8. After, you need to measure your trap adapter. You can do outside measurement for both, then add 1-1/4 inches to get sufficient length.

9. Cut the pipes into the desired dimension and glue one to the trap adapter, one for TY, and one to the 90. The connection and glueing depends on what combination you chose for the drain.

10. For the installation of the dishwasher drain, you can have it between the TY and 90, or under the TY. Before finally installing, check first if the hose can reach the dishwasher.

11. Secure a 2-inch pipe and glue that to the Y dishwasher drain, and the latter glued to the TY.

12. Get the length from the dishwasher drain to the 90 or TY and add 1-1/4 inches. Next, glue the 90 to the pipe and place glue on the pipe and the dishwasher drain fitting. After, connect the pipe and the dishwasher drain, slowly twist each of them to a snug fit.

13. Install the p-trap on the original pipe without glueing it and it must be level. Get the distance between the inlet of the p-trap towards the bottom section of TY.

14. Remove the p-trap from the original pipe and place it on the pipe coming off from TY without glueing.
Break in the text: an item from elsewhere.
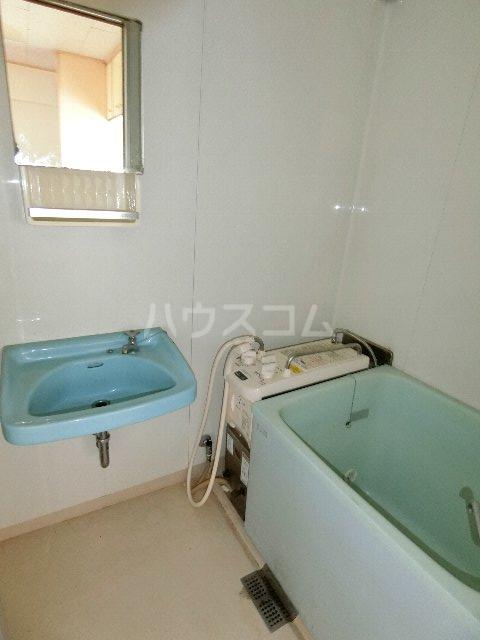 東林寺コーポ 402号室の風呂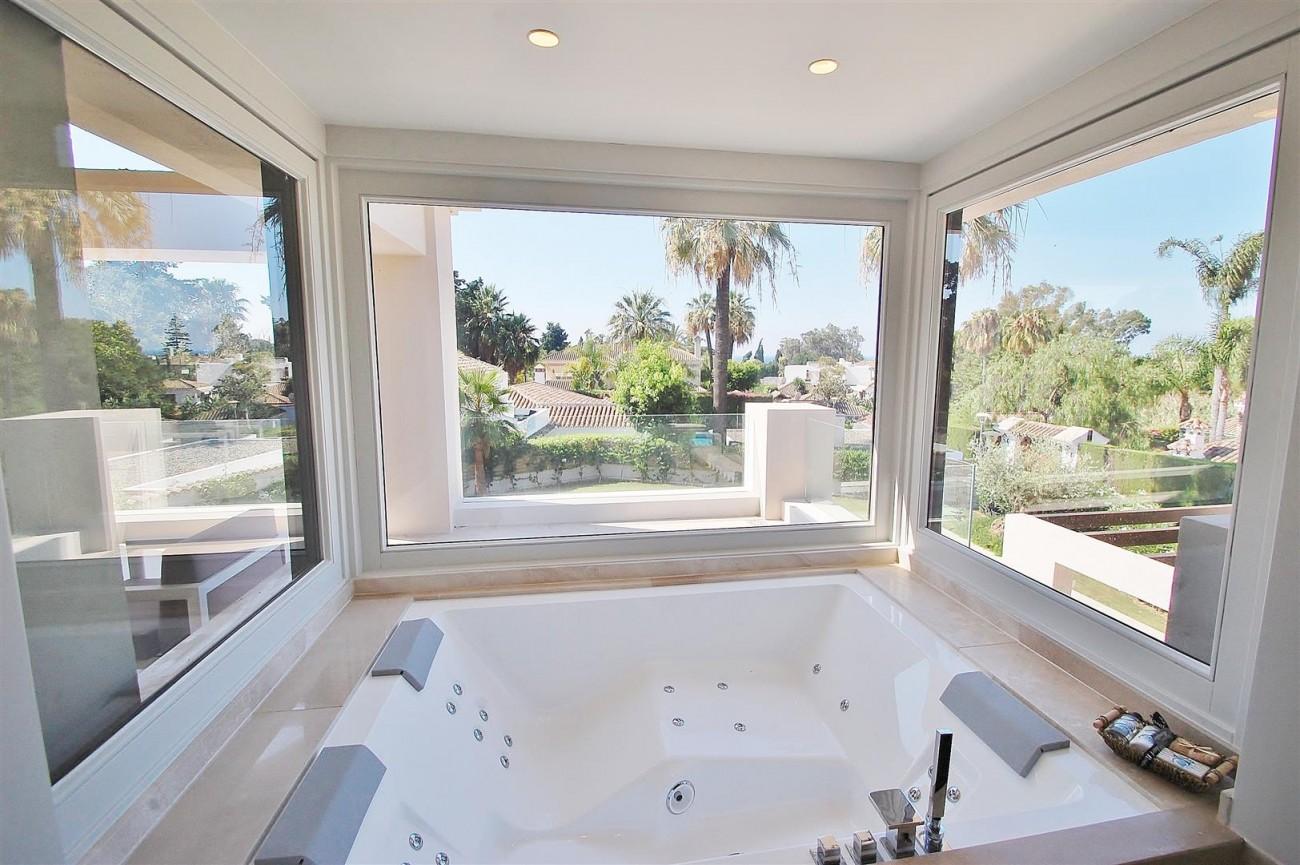 V5412 Luxury Villa Beachside Golden Mile (22) (Large)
Next, the pipe coming off from the wall must be in line with the p-trap. If not, then find some ways on making it straight by using a 45 or anything compatible for the setup.

15. Lastly, glue the p-trap on to the pipe connecting to TY. Ensure there is no glue on the p-trap’s thread or union section.

Granite Installation Cost

There a few variables comprising the overall cost of granite installation. Some of these variables include labor, edging, sink cut-out, installation materials excluding granite, and granite countertop.

For labor alone, the cost is around $300 to $500, and it can even reach up to $1,000. Meanwhile, for edging and sink cut-out, there is an additional cost of $200 to $300 and $100, respectively. The other materials needed for installation will cost approximately $100 to $200. Adding everything, the overall installation cost is between $700 to $1,200 or up to $2,200 that excludes the cost of the granite slab itself.

A rough estimate for granite countertop cost (materials and installation) is between $100 to $130 per square foot.

Granite Installation Contractors

There many credible contractors for granite countertop installation in the United States. Before choosing any of them, do some market research regarding their track record, company profile, and customer feedback. Likewise, for you to get the best price, you can ask for a free quotation from various contractors and choose the most cost-efficient one.